ミーコ先生の指示もあり、癌の可能性を示す石灰化をより詳しく組織を検査する為、
「マンモトーム生検」を受けることになった。
マンモトームって?マンモグラフィーとどう違うの?
サンダーとサンダガみたいな関係性?(ファイナルファンタジーより)
などと、最初は呑気に構えていたのだけれど、検査も近くなると落ち着かなくなる。いつものごとく、google先生に確認すると、マンモトームとは「画像を元に特定した位置の組織を穿刺し吸引するもの」だそう。組織診を大きな太い針でグサっとするイメージだ。
外科的な生検と違い、体への負担も少なく傷跡も小さくて目立たないそう。以前は外科的な生検が多かったと聞いたので、医学の進歩の恩恵を受けられて本当に有難いなと思う。
癌じゃなかった場合、私のコムネちゃんがもっと小さくなってしまうんじゃないかと密かに心配をしていたからだ。マンモトーム開発者の方に感謝!感激!敬礼!
そしてやってきた、検査当日。
ネットから色々情報を沢山かき集め、痛みがどのくらいなのか、傷跡はどのくらい、そもそも組織をとるって、どういう事?など、わからないからこその恐怖を、自ら増長させ怯えながら診察室に入った。これらは、ややM気質の私の得意技でもある。

━━━━━━

▸ 課題:
A – マンモトーム生検の体験記によると、外科的な生検と比べたマンモトームの利点は何ですか。
B – マンモトーム生検の体験記を、最後の文の後から書き継いでください。
次の一覧は、マンモトーム生検の体験記とは別の出典から取られたものです。

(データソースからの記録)
━━━━━━

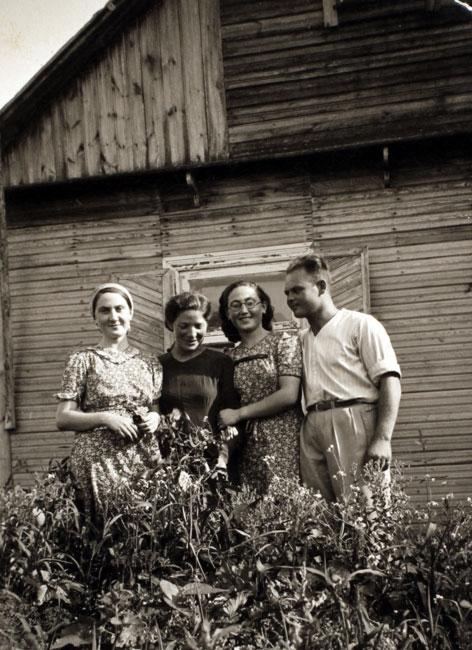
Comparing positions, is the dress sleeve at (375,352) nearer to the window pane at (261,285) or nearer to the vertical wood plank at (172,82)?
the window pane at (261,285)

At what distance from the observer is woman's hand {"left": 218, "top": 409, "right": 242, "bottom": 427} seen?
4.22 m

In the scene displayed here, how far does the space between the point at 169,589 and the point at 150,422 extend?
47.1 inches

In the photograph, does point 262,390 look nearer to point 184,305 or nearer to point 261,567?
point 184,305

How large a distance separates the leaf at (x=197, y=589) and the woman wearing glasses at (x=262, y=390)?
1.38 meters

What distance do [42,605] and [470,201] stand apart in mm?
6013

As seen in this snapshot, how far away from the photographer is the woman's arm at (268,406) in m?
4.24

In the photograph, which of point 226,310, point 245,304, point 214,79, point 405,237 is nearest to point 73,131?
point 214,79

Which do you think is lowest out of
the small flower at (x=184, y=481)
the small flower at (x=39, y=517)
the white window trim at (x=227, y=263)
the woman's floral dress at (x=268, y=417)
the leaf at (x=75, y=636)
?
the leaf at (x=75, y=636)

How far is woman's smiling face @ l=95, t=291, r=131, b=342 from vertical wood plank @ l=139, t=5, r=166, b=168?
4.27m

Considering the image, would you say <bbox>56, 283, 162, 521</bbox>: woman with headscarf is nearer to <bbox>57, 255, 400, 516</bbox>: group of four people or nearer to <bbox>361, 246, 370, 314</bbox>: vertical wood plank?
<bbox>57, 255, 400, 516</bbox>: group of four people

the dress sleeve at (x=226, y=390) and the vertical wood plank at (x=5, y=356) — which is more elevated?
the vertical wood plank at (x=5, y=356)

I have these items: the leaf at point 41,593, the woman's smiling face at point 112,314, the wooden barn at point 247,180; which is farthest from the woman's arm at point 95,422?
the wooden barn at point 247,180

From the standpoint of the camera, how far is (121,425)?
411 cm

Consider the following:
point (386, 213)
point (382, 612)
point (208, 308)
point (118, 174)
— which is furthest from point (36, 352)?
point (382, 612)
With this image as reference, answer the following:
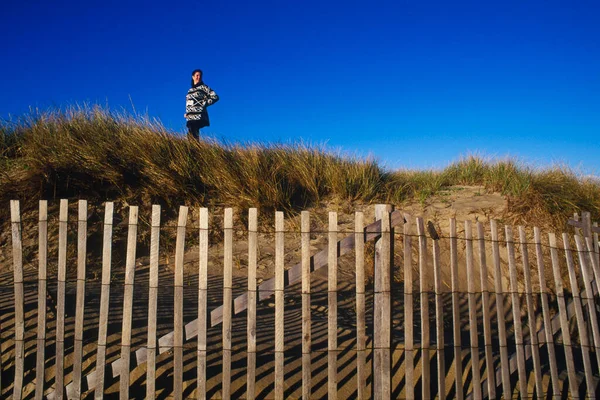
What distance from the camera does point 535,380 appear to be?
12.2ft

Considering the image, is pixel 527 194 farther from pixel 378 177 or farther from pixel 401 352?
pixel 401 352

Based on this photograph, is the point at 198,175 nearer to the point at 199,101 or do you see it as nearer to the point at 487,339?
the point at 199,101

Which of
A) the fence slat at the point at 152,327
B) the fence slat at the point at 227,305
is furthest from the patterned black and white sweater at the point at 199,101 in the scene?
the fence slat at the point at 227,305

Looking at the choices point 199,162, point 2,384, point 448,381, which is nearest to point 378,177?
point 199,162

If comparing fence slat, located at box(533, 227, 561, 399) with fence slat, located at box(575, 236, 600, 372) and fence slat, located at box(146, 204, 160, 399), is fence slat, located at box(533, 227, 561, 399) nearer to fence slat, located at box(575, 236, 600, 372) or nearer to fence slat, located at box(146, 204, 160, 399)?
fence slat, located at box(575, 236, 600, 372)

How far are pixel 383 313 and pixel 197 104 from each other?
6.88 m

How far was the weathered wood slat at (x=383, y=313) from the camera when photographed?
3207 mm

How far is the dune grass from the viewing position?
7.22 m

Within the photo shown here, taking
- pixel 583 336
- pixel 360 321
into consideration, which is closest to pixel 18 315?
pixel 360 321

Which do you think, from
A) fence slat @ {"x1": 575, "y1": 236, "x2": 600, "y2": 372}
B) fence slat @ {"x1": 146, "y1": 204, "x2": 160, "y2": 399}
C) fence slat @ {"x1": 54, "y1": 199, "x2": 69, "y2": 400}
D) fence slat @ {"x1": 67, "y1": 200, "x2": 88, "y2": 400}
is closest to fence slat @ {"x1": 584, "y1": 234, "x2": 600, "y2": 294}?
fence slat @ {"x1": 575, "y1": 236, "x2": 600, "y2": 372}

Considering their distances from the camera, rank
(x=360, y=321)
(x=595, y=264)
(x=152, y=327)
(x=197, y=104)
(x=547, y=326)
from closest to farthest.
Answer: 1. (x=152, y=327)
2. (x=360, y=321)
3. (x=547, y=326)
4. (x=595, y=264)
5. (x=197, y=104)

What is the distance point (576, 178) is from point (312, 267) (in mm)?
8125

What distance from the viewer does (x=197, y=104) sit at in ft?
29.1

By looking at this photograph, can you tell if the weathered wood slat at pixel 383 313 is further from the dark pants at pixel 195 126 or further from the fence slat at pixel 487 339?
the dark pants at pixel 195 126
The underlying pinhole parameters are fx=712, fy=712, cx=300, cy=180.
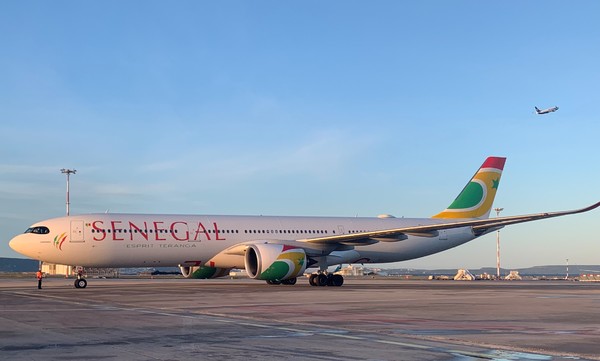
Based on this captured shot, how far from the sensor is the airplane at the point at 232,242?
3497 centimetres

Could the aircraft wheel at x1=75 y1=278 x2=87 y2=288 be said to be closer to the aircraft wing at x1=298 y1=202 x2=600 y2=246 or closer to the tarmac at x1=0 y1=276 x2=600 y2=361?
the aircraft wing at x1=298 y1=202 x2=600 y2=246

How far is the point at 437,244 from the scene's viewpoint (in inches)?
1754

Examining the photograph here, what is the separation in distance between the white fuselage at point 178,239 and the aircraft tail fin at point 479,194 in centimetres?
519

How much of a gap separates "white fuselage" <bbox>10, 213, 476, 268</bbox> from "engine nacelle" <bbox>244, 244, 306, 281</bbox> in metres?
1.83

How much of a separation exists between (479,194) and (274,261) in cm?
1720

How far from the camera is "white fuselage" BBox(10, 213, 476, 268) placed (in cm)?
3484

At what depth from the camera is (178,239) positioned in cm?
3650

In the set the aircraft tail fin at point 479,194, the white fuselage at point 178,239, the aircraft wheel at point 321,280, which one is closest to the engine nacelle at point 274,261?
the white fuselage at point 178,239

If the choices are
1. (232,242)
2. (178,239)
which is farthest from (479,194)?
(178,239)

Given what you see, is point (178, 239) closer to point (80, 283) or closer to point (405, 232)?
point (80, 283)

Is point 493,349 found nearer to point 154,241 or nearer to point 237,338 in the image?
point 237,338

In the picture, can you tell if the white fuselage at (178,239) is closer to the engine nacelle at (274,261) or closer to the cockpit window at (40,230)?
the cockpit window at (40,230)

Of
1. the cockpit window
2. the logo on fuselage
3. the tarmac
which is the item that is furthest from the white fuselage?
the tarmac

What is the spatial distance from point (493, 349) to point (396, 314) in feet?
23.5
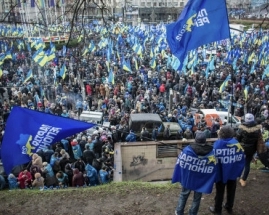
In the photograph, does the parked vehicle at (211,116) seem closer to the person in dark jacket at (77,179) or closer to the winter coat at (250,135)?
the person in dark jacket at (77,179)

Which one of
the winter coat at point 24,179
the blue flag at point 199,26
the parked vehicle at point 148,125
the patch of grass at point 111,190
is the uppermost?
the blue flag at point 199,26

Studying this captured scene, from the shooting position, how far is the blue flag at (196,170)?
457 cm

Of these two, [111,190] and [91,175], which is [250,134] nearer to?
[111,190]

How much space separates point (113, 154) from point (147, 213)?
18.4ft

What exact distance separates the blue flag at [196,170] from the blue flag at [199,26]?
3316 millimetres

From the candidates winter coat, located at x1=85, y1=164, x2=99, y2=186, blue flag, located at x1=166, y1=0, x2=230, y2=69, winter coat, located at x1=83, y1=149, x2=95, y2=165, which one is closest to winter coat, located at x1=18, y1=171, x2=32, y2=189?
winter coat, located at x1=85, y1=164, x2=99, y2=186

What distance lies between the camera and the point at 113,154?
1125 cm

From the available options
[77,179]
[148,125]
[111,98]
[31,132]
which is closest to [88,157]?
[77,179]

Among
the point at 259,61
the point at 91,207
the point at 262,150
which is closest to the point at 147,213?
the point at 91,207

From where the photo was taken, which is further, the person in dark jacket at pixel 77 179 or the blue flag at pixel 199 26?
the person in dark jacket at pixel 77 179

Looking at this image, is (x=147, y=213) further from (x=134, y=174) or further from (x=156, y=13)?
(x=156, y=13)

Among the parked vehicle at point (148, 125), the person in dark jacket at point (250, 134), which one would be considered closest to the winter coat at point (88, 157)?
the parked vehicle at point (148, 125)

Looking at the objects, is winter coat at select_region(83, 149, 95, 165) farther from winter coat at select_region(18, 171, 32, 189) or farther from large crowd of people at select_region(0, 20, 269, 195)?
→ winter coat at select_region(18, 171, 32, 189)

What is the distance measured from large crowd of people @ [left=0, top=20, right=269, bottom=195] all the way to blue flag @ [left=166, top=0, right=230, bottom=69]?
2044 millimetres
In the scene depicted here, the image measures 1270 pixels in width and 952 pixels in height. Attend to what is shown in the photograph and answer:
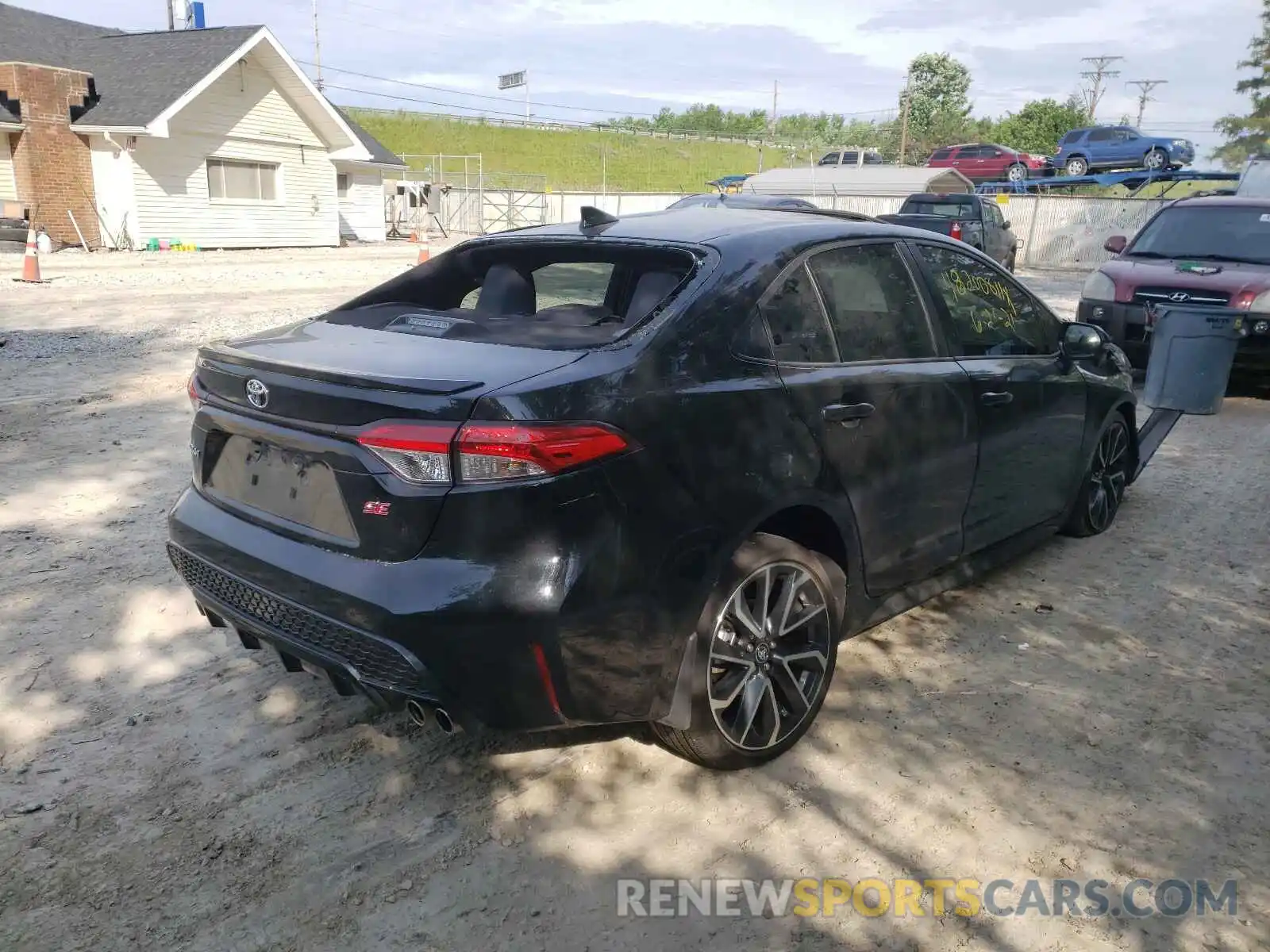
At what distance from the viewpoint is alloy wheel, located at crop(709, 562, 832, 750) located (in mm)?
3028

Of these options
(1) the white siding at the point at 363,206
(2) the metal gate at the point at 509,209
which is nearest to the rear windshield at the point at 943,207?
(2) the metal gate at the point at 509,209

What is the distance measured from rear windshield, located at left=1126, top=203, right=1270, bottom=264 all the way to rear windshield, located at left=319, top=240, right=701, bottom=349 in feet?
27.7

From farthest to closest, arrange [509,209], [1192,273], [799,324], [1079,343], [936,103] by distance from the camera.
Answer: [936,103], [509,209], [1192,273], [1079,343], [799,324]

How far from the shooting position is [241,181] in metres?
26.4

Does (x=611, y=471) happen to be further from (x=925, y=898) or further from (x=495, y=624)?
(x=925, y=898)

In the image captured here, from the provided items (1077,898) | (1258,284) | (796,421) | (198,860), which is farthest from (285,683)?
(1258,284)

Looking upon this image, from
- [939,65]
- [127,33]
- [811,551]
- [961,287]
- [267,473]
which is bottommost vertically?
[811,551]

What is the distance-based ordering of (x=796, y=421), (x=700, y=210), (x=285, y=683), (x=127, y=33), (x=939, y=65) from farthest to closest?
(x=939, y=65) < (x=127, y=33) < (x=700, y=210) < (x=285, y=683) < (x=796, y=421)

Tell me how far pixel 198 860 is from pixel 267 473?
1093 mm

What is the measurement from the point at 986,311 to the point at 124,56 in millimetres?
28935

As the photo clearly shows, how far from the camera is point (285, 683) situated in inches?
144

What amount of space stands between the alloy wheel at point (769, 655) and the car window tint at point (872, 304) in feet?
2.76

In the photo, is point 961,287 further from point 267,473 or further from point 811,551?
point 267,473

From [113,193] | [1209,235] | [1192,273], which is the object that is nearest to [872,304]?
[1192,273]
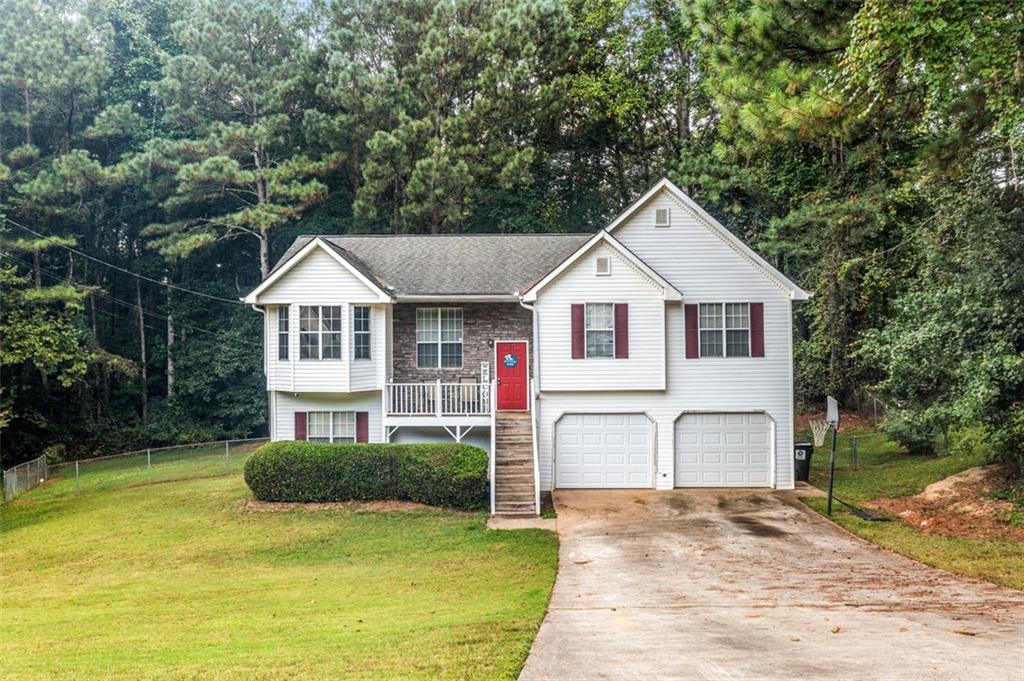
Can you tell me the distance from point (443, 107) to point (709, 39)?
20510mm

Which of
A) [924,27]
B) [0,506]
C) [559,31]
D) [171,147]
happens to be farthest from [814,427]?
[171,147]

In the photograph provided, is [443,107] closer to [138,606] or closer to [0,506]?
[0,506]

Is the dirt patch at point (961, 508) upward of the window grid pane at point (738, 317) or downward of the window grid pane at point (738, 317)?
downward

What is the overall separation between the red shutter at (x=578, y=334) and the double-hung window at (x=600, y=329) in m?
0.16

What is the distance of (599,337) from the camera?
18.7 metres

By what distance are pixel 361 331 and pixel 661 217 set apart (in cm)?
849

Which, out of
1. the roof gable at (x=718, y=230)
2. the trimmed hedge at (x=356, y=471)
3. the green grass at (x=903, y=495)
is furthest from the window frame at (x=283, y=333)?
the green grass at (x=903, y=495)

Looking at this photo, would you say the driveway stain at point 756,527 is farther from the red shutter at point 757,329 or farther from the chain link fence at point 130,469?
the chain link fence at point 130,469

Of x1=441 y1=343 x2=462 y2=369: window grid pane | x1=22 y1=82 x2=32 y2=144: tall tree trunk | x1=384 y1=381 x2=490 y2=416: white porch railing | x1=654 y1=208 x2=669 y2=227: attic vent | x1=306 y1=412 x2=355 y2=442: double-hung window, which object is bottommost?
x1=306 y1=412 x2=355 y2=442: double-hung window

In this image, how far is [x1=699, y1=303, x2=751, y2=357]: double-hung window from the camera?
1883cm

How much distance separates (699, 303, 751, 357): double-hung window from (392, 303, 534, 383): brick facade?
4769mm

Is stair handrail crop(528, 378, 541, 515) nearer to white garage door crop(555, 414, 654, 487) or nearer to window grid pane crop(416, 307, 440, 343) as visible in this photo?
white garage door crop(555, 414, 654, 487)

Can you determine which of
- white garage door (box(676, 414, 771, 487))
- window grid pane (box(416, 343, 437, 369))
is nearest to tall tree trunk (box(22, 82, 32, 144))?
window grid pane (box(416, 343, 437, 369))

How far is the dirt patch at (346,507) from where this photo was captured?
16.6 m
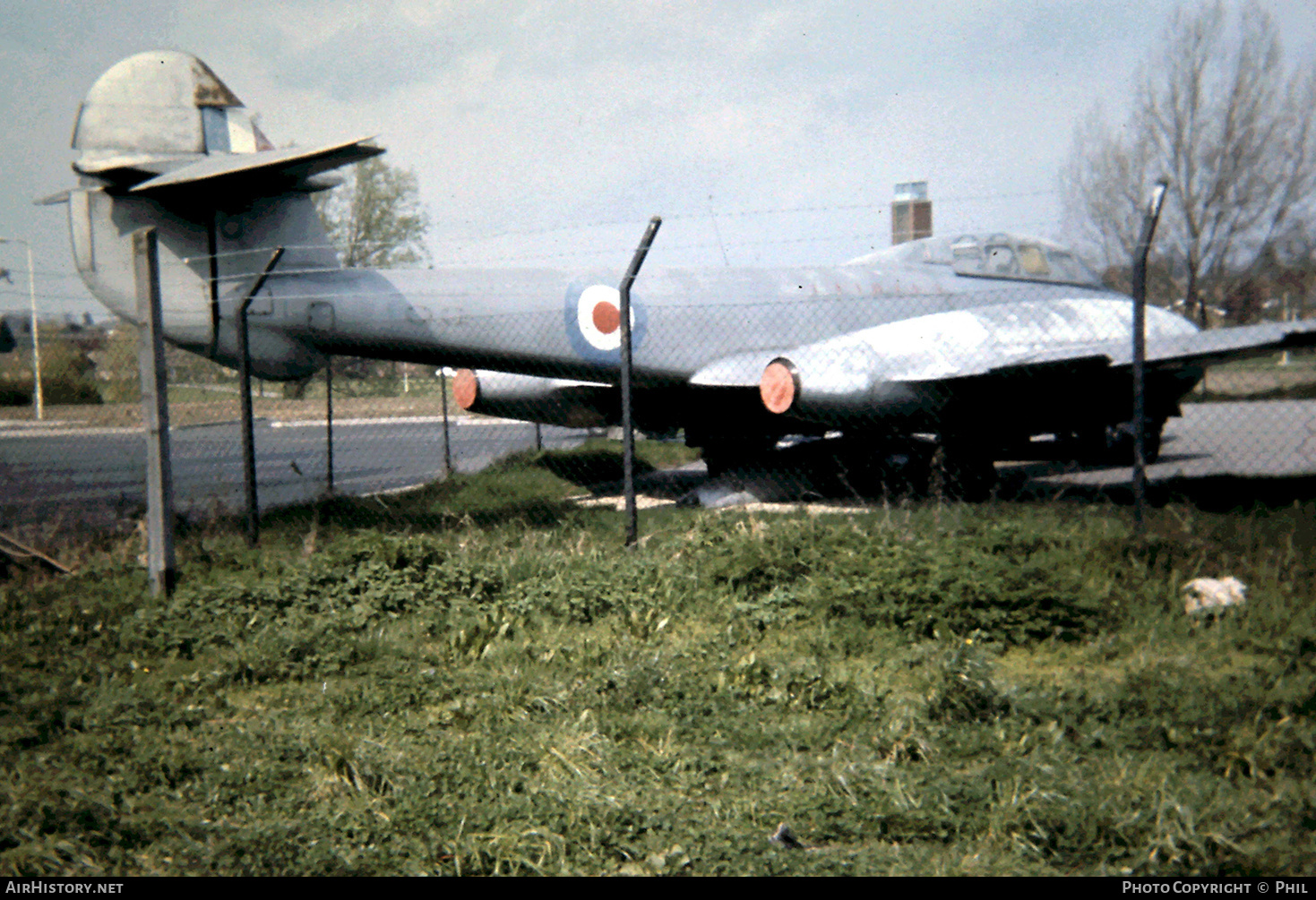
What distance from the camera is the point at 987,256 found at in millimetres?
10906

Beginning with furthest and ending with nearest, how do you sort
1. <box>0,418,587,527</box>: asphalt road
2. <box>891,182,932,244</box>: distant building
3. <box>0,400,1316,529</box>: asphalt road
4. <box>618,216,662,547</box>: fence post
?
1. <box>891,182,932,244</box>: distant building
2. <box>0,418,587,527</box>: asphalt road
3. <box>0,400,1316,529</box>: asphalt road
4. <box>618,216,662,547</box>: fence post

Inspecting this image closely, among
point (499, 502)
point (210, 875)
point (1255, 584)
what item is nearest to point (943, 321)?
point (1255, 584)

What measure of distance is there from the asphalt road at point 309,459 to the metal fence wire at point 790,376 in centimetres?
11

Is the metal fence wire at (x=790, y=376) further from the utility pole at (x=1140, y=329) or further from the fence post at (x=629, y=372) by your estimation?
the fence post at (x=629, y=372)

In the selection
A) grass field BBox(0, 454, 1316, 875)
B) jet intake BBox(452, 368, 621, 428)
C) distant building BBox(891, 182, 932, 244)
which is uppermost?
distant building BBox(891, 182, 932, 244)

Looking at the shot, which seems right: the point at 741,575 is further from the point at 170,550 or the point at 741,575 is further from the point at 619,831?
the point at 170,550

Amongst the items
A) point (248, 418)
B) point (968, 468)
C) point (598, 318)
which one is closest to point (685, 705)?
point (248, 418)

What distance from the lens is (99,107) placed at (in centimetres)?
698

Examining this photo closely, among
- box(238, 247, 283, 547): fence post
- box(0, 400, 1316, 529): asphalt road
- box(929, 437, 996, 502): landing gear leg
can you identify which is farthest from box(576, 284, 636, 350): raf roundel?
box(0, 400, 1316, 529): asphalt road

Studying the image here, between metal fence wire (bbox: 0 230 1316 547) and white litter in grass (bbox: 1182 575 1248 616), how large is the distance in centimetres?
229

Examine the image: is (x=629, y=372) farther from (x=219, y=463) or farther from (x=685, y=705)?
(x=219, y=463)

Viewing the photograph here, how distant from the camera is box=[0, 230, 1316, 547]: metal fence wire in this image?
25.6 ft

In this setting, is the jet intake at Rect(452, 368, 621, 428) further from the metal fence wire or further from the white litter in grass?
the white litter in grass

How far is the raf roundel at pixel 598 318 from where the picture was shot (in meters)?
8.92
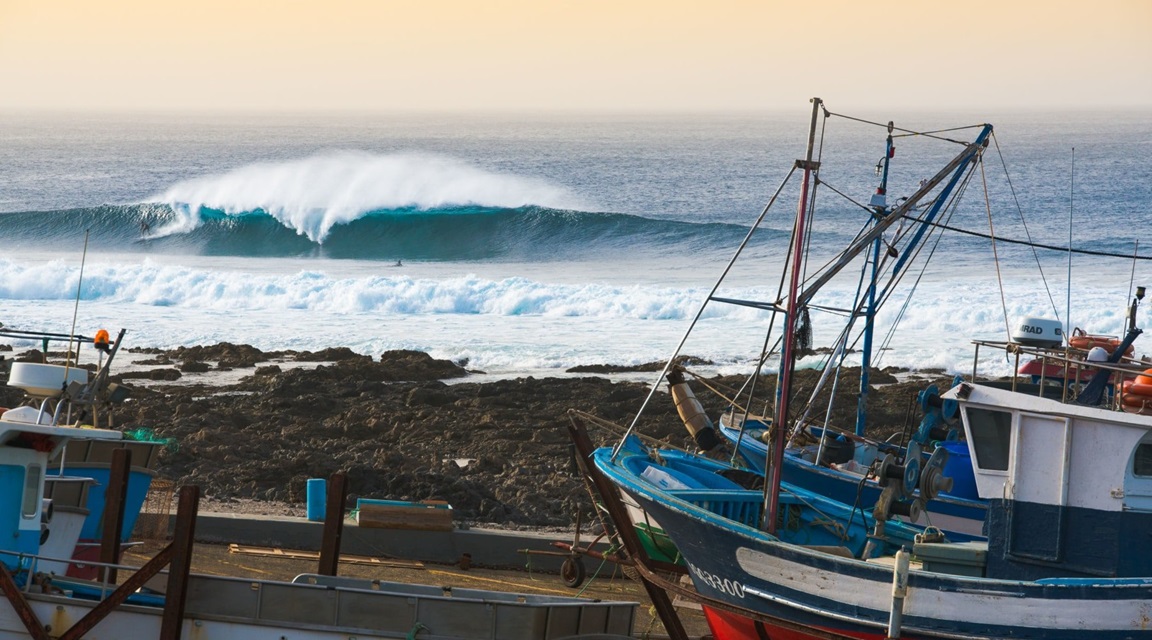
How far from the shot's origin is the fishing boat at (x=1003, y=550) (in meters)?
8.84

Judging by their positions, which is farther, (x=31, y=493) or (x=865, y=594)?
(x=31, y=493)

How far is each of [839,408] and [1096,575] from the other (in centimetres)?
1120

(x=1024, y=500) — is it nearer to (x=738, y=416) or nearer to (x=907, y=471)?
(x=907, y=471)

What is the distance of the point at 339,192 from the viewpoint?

━━━━━━

▸ 課題の解答:
A – 体への負担が少なく、傷跡も小さくて目立たないことです。

B –
追記すると私は血が苦手で、採血の時は目を逸らすし、予防接種の時も注射は見ないようにしている。胃カメラの時はコンタクトを外して見えないようにしてる、徹底ぶりだ。
要するに心配性で怖がりで痛みに弱い、とても厄介なタイプだと自覚している。だが後に、医師たちから痛みには強いタイプだと言われているので実際はどうなのかはわからない。一つわかっているのは、心配性だからこそ、検査を受けて石灰化が見つかったということもあり、心配性なのもそう悪い事ばかりではないと思いたい。
「はい、じゃあここに座ってくださいね」
マンモトームの先生は、女性でとても優しそうな人だった。余計な情報だけれど、付け加えるととても美人。看護師さんへの指示も柔らかく穏やか。
マンモグラフィーは立ったまま受けたけれど、それよりも二周りほど小型な機械があり、私の場合は椅子に腰掛けて行うスタイルだった。(寝て行う場合もあるらしい)
その後、何度も位置の確認と調整がされ、透明なプラスチック板で胸に圧が強くかかる。
まさにマンモグラフィを座って受けているようなイメージ。これはマンモグラフィとそう変わらないかも?
いや、違う、圧迫されている時間が長いので、地味に、これ、い、痛いんですけど、マンモトームさん・・・機械の端を手で掴むように指示されたものの、脇の汗で腕が滑り、これも地味に恥ずかしい。
検査の流れを説明されて、上体が動かないよう、看護師さんの腕が肩に添えられる。
「何か番組観たいのあります?変えましょうか?」
声のした方に視線を送る。右側にTVが置かれていた。看護師さん、脇汗の様子から、そのような余裕があるように、私見えますか。否、ない。
「あ、なんでもいいです。今のままで」
朝の情報番組のキャスターが笑顔で何かを話している。いつもは仕事をしている時間帯だから、観たことがない番組だった。そうこうしているうちに皮膚に注射針の感覚がした。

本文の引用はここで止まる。